At the suite, culinary staff use the griddle to make breakfast items such as pancakes, French toast and sandwiches such as a Monte Cristo, a patty melt on a toasted bun or an open-faced meatloaf burger. Overhead pass-through broilers heat soups and melt cheese on sandwiches.
Using the charbroiler, staff cook hamburgers, steaks, chicken, vegetables and eight-inch grilled pizzas.
At the plancha, staff sear vegetables and prepare ahi tuna, beef tips, turkey scallopine and barramundi served with corn risotto, Chimayo chile sauce and micro-corn shoots.
On the six-burner range, staff sauté pasta dishes and heat small amounts of sauces, as well as put finishing touches on entrées.

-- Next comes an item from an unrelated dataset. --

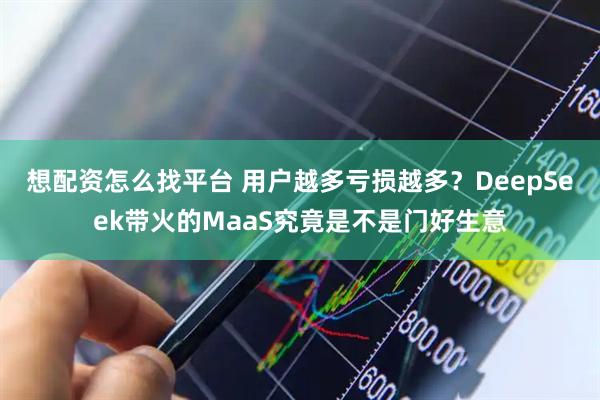 想配资怎么找平台 用户越多亏损越多？DeepSeek带火的MaaS究竟是不是门好生意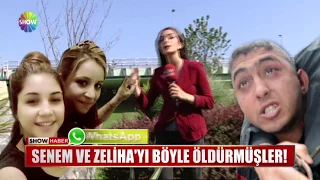 Senem ve Zeliha'yı böyle öldürmüşler!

An adjacent pasta dipping station allows staff to prepare pasta and vegetables prior to placing them in a sauté pan to make Thai coconut udon noodles with Indonesian soy, baby bok choy, shitake mushrooms and fresh salmon or chicken. One well contains regular pasta, and the other, a gluten-free variety.
"Undercounter refrigeration is beneath each station, so we have access to all of our ingredients during production and avoid unneeded steps," Skay says.
Also in the kitchen, a pizza prep area and oven are strategically located, making them visible from the main entrance. A hearth oven bakes pizzas with creative ingredient combinations such as beef Italian sausage, tomato, caramelized onion and fennel pollen. The oven also bakes hand-stretched garlic bread and cedar-planked salmon.
Staff also make specialty salads at this station, as well as sandwiches that can be heated in quick-bake ovens.
With the preparation of food items complete, staff pick up orders at a counter with overhead heat lamps and take the plates to customers. "We have a system in which waiters' tips are donated to a local charity," Poggas says. "We've donated more than $5,000 in three months. Employees are paid well, and they enjoy giving back to our community's nonprofit agencies, so they are okay with this."
Patients can call in their orders between the hours of 7 a.m. and 7 p.m. An attendant in a call center located in the Parker facility types up each order and presses a button to send the order ticket to Castle Rock. The order appears at the tray assembly line where nutrition service workers prepare the cold food and place it on chilled plates while staff working on the cooking suite prepare hot items to order and place them on plates with magnetic induction to keep food warm. "We use dome covers like you'd see in a hotel so the trays don't look institutional," Poggas says.
Culinary staff place all meal components onto plates, and a runner assembles each meal on a tray and delivers it to the patient's room within five minutes. When delivering more than one tray, staff place them in carts. A dedicated service elevator significantly helps to facilitate quick delivery.
"We have only one runner at Castle Rock working the room service," says Poggas. "For backup in case the power goes out at either facility or the entire IT servers go down — which they did recently — we set up a hotline phone so the runner can talk directly to the diet clerk to get patients' orders filled. When this happens, the diet clerk either faxes the order to Castle Rock or dictates the order over the phone to the nutrition services worker."
In order to make the most of staffing, at night when room service isn't offered, the runner helps clean dishes for the restaurant.